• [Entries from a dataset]
=======

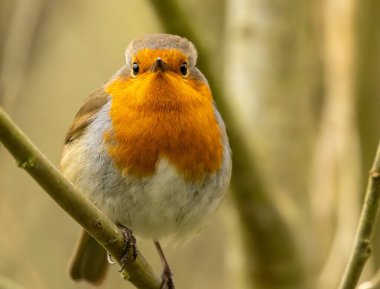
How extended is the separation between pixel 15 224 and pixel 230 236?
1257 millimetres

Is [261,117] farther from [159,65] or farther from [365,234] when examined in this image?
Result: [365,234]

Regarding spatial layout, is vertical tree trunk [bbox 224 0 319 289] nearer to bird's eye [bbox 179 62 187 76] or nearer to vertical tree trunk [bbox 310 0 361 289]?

=======

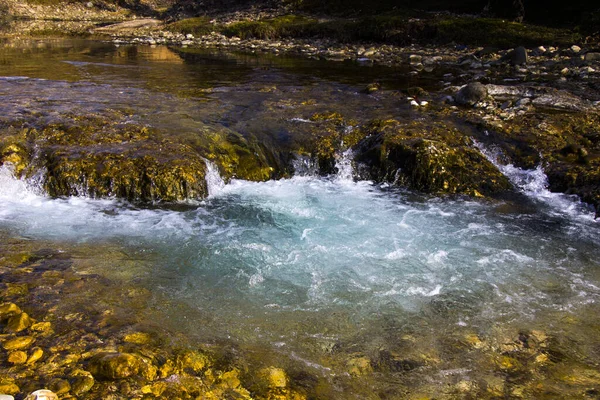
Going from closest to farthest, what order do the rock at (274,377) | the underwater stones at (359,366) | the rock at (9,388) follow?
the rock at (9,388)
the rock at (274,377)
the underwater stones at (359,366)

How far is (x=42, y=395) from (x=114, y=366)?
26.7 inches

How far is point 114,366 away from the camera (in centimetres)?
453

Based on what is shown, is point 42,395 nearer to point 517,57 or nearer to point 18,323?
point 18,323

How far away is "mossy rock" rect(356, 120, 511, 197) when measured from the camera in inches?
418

=======

• [Task]
Locate each line in the records above that contains the word "when" and copy those lines out in full. Case counts.

• [Solution]
Is [261,117] farther from [159,65] or farther from [365,234] when examined in this image?
How far away is "mossy rock" rect(356, 120, 511, 197) when measured from the camera in inches?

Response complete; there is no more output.